* [About this task]: Produce a perfect copy of the listing, matching each line.

* [Listed records]:
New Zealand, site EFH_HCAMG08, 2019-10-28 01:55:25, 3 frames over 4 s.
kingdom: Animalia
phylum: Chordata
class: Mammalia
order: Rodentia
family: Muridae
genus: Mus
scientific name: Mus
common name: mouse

* [Exercise answer]:
New Zealand, site EFH_HCAMG08, 2019-10-28 01:55:25, 3 frames over 4 s.
kingdom: Animalia
phylum: Chordata
class: Mammalia
order: Rodentia
family: Muridae
genus: Mus
scientific name: Mus
common name: mouse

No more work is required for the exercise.